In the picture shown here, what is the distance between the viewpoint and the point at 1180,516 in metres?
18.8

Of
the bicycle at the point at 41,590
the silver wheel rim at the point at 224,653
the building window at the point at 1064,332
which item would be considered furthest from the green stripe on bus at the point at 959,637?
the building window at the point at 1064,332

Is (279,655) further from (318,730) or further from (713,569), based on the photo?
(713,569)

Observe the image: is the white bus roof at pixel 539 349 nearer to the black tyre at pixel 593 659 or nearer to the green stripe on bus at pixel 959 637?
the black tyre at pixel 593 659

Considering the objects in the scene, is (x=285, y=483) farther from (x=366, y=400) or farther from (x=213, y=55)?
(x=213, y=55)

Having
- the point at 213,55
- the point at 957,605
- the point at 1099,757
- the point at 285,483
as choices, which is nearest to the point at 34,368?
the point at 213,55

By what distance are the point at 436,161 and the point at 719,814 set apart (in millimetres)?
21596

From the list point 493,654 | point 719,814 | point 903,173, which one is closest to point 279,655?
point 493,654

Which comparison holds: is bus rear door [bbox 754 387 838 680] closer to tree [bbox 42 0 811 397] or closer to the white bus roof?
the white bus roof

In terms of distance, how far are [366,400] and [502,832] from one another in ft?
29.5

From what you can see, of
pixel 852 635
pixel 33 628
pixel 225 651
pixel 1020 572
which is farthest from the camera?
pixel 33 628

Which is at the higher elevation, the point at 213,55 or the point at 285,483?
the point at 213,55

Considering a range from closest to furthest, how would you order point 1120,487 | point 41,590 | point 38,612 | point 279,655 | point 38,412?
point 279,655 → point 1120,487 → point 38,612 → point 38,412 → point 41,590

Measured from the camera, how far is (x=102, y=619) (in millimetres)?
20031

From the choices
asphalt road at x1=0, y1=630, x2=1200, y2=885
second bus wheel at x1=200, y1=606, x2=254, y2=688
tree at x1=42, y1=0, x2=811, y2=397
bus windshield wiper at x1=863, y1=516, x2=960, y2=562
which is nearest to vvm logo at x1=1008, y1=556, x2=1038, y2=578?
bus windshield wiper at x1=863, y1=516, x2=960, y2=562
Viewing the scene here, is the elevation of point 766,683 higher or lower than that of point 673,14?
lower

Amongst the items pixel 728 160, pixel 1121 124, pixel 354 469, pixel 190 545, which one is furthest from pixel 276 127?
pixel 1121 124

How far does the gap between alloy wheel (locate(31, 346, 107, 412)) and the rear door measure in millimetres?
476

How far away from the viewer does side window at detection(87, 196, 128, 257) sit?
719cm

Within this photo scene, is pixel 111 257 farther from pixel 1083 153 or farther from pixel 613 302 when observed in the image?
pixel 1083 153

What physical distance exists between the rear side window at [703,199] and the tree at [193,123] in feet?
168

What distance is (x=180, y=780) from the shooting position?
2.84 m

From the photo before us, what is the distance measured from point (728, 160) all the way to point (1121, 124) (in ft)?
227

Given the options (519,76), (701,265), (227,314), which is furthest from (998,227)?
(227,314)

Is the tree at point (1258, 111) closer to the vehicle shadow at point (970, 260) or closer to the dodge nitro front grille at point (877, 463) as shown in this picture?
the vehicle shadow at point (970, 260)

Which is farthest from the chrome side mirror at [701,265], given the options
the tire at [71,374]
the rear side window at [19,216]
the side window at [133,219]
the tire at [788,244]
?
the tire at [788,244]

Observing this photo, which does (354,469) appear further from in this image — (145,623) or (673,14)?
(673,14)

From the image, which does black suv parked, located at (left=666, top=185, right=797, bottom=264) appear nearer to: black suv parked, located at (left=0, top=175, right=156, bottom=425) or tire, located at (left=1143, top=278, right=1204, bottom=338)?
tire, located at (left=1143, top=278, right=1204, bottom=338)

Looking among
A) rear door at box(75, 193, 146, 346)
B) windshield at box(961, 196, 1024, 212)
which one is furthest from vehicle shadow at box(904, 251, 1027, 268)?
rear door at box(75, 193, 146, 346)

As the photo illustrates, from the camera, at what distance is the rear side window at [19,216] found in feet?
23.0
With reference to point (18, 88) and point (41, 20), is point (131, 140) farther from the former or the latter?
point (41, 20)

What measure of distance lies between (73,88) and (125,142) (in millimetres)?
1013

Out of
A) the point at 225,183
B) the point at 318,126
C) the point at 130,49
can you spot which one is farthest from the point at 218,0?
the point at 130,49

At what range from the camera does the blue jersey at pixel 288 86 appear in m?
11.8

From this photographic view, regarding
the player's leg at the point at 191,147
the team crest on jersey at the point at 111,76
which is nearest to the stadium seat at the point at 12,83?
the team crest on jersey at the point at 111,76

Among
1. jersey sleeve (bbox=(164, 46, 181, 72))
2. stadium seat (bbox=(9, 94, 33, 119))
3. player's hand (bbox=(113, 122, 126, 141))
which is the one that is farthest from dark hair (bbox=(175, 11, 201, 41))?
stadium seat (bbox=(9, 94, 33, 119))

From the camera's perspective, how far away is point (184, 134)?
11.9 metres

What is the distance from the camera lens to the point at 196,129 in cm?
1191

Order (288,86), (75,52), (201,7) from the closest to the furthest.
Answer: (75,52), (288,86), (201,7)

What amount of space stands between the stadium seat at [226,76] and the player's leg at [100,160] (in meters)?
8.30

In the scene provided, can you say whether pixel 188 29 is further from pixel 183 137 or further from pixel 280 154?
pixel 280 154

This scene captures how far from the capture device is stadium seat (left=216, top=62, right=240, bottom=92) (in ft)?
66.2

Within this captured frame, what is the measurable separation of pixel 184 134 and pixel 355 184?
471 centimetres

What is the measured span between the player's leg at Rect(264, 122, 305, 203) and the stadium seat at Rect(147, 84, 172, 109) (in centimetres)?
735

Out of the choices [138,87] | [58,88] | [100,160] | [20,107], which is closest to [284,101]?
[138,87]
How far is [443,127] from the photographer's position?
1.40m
☆ ☆ ☆ ☆ ☆ ☆ ☆
How many lines of the items above contain the word "further"? Reply with the number alone.

3